= Formula fiction =

Literature following a predictable form

Illustration of the hero's journey

In popular culture, formula fiction is literature in which the storylines and plots have been reused to the extent that the narratives are predictable. It is similar to genre fiction, which identifies a number of specific settings that are frequently reused. The label of formula fiction is used in literary criticism as a mild pejorative to imply lack of originality.

==Varieties==
The formula is defined specifically by predictable narrative structure. Formulaic tales incorporate plots that have been reused so often as to be easily recognizable. Perhaps the most clearly formulaic plots characterize the romantic comedy genre; in a book or film labeled as such, viewers already know its most basic central plot, including to some extent the ending. This does not always prove to be detrimental to a given work's reception however, as the popularity of the aforementioned genre demonstrates.

Formula fiction is often stereotypically associated with early pulp magazine markets, though some works published in that medium, such as "The Cold Equations", subvert the supposed expectations of the common narrative formula of that time.

==Distinct from genre conventions==
The formula is limited to structure of the plot itself. It does not include conventional, stereotypical elements of the genre used for the story background.
Genres like high fantasy, westerns, and space opera (an adventure story in a science fiction setting) often have specific settings, such as a pseudo-Medieval European setting, the Old West, or outer space.

For any given genre, certain assumed background information covers the nature and purpose of predictable elements of the story, such as the appearance of dragons and wizards in high fantasy, warp drives and rayguns in science fiction, or shootouts at high noon in Westerns. These are taken as conventional in the genre and do not need to be explained anew to the reader, they may be included implicitly as part of the genre's formula, but they do not constitute the plot structure that makes a story formulaic.

Note however that stereotypical elements can also easily be treated subversively, to contradict some of the expectations inherent in the genre's formula.
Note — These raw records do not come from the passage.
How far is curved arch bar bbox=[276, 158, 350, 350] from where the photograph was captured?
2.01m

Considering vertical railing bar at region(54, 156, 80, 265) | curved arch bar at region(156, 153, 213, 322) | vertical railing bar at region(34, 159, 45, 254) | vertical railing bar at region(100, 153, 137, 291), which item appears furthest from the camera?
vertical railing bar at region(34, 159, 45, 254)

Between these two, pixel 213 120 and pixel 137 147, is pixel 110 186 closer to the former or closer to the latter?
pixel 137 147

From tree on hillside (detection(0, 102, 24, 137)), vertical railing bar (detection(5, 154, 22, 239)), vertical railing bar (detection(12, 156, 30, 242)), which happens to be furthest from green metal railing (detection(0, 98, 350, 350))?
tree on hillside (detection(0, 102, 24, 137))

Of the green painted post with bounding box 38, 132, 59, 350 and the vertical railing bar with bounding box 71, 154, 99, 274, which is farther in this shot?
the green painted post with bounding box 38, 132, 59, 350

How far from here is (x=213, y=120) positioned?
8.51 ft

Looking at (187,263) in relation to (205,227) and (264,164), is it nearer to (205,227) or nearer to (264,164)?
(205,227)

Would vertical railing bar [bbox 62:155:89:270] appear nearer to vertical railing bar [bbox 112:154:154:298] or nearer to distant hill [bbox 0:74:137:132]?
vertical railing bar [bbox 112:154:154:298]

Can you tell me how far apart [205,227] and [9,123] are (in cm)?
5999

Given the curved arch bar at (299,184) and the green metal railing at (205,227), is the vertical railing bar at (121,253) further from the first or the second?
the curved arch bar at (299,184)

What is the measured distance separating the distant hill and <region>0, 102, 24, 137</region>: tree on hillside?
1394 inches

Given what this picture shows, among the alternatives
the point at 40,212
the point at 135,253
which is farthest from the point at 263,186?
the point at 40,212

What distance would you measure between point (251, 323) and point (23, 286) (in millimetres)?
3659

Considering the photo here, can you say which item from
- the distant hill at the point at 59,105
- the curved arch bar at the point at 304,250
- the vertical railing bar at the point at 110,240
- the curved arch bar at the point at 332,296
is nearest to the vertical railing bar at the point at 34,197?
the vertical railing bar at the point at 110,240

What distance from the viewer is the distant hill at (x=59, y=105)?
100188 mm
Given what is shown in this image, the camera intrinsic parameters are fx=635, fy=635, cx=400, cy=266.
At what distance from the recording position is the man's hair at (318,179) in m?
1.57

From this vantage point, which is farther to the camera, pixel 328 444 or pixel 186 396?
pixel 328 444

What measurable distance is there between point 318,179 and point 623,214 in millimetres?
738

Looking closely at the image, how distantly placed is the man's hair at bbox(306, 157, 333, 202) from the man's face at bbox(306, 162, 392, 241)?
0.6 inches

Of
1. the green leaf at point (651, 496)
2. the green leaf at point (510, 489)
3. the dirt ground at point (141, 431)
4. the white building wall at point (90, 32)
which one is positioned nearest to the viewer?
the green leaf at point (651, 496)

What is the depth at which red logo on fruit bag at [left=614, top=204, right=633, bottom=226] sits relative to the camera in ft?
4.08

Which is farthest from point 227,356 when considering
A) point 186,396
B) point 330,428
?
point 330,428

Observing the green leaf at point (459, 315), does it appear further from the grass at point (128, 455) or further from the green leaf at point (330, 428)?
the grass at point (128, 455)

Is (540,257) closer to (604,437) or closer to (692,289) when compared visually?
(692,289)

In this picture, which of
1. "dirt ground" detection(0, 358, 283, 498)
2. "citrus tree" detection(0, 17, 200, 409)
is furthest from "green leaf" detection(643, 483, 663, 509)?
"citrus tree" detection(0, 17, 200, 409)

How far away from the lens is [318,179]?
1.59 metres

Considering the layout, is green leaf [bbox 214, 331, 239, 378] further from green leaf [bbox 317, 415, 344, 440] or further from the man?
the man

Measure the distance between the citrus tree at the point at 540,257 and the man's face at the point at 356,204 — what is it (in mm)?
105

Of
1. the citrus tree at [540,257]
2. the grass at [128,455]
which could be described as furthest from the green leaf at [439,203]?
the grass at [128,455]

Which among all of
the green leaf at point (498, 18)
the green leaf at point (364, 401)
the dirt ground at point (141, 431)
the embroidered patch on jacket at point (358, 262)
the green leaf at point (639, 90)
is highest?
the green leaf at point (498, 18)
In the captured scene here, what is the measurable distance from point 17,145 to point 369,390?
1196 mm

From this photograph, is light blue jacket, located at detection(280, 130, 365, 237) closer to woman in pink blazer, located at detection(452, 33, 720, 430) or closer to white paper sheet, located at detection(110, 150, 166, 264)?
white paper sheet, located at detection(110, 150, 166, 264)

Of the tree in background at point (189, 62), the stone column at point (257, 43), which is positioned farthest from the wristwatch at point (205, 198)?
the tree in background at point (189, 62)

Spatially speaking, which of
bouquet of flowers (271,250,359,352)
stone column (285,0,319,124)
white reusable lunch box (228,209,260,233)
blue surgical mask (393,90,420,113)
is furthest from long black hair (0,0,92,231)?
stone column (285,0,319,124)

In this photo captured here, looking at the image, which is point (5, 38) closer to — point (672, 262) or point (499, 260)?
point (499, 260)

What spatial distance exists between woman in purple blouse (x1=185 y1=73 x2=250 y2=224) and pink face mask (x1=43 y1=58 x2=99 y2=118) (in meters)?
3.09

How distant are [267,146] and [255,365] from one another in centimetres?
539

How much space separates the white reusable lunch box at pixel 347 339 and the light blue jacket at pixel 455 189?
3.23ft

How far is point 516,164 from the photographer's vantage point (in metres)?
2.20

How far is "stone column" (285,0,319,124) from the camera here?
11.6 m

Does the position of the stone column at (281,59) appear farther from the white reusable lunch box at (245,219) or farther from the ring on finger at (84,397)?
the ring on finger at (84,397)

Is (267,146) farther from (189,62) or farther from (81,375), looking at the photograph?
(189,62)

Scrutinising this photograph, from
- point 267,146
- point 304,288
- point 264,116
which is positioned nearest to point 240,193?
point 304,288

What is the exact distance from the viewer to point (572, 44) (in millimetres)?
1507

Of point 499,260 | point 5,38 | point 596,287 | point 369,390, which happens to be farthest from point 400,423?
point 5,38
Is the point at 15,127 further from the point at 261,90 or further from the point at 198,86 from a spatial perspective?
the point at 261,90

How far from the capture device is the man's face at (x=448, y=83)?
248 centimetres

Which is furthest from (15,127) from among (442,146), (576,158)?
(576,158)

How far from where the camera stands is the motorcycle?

==Distinct from pastiche fiction==
Formula fiction should not be confused with pastiche: Fiction mimicking another work or author's style.
Comedy as a whole – including parody, satire, and subgenres such as romantic comedy – often relies on either formulaic elements, or mocking contradiction of such elements.

Though pastiche may naturally include formulaic elements, the same holds true of parody and satire. All may well include formulaic elements such as common stereotypes or caricatures, or which may use formulaic elements in order to mock them or point out their supposedly cliché or unrealistic natures.